Could be, according to Seahawks’ cornerback Richard Sherman, who offered that opinion as well as many more in his latest column for The Players’ Tribune.

In a column headlined simply “Common Sense,” Sherman contrasts the league’s stringent rules regarding on-field conduct vs. what it allows off-field, noting that New York Giants kicker Josh Brown received just a one-game penalty for admitting to abusing his wife.

Writes Sherman:

“The NFL doesn’t want players to do anything that might set a bad example for the kids in its audience — such as showboat, or celebrate excessively — yet it features beer ads in all of its stadiums and in almost every commercial break. Josh Norman can’t shoot an imaginary bow and arrow after a big pick because the NFL says that it depicts a “violent act.” Meanwhile, the name of the team he plays for depicts Native Americans in a way that many people consider offensive.

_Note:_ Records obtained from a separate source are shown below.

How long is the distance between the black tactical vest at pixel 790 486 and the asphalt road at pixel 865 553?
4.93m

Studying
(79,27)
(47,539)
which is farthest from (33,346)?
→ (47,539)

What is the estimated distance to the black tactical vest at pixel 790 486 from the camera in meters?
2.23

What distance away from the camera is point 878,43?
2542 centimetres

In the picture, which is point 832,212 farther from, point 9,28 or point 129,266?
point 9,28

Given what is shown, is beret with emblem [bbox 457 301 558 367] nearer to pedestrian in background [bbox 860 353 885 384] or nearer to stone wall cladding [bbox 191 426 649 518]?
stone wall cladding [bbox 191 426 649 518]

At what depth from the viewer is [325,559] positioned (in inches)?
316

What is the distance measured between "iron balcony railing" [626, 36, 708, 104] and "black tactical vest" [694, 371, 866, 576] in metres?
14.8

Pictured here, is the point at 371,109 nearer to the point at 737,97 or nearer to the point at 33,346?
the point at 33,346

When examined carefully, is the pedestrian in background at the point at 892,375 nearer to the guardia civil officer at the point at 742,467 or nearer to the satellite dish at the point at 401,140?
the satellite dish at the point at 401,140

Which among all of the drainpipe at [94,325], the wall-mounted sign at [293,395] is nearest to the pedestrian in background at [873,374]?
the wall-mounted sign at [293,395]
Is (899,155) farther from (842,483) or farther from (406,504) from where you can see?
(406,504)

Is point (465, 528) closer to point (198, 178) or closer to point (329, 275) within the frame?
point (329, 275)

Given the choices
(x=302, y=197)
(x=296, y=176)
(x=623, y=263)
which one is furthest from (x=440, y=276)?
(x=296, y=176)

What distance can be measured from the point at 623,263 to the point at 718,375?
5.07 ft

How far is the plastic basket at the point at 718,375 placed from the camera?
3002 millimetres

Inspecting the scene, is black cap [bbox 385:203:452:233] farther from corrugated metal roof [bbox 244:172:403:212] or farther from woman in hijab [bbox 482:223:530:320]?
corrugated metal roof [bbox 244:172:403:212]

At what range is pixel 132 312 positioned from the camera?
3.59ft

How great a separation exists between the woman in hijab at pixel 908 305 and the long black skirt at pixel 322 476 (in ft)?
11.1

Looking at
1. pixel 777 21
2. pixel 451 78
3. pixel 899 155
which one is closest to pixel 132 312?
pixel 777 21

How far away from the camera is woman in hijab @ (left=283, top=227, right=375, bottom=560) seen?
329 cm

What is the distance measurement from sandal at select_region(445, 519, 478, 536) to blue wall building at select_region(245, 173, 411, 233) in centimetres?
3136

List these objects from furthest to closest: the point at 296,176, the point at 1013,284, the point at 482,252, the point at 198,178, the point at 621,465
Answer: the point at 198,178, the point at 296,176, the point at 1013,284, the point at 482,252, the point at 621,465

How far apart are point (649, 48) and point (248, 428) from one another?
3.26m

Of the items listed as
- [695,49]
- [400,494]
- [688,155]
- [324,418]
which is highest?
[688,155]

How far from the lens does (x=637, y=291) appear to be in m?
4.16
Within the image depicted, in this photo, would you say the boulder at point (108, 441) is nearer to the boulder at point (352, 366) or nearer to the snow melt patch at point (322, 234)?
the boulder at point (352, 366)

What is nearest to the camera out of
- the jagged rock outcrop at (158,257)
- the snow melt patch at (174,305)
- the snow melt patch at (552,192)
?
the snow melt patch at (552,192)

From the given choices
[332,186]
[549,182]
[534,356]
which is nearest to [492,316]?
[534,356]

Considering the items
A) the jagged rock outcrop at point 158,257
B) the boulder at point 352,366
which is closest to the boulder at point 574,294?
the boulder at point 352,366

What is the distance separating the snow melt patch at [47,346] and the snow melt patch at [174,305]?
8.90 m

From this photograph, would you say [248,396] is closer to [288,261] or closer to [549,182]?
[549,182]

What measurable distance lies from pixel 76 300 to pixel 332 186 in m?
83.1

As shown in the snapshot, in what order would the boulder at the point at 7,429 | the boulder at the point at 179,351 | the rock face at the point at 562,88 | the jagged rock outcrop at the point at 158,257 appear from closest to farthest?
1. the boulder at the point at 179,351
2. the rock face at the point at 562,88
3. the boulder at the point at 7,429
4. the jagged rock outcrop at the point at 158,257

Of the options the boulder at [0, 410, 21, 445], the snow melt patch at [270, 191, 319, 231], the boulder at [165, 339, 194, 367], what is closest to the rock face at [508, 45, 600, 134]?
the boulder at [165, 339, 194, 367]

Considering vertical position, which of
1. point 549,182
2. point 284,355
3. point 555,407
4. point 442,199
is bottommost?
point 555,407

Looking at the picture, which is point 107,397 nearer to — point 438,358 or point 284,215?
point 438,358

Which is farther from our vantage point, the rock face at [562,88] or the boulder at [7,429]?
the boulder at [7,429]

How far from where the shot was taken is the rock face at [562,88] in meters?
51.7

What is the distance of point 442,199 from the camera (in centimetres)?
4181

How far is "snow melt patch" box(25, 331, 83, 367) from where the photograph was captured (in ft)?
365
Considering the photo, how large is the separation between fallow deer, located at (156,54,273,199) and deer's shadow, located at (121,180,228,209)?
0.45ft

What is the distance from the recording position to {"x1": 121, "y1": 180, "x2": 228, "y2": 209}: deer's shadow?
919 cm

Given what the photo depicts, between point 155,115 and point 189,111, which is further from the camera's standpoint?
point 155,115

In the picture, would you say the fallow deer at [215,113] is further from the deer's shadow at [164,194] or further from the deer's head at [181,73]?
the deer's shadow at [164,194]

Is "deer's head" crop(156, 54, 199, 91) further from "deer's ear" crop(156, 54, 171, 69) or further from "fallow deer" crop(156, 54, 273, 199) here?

“All this is hardly surprising. The NFL is inconsistent in a lot of things it does.”

Sherman then wonders if maybe all of this is impacting TV ratings.

Writes Sherman:

“We’re already seeing a bit of that. TV ratings are down, and I think we can point to the NFL legislating the emotion out of the game as a contributing factor. The NFL is enforcing a policy against celebration. Against joy. Against fun. It’s something I know a lot of players are frustrated with, and it appears that fans may be as well.

“Players are being told to “act like they’ve been there” by a group of people who have never been there themselves.

“Now, the league is reaping what it has sown.”

Sherman concludes:

“The real problem with the NFL is the lack of a system of checks and balances.

“The commissioner simply has too much power.

“At the end of the day, fans don’t want to watch robots. They want to watch players having fun and showing emotion. I’m with them. I think what they also want is for the league to be consistent in its discipline. To be transparent. To do what it says it’s going to do and to use a little common sense.

“I don’t think that’s too much to ask.”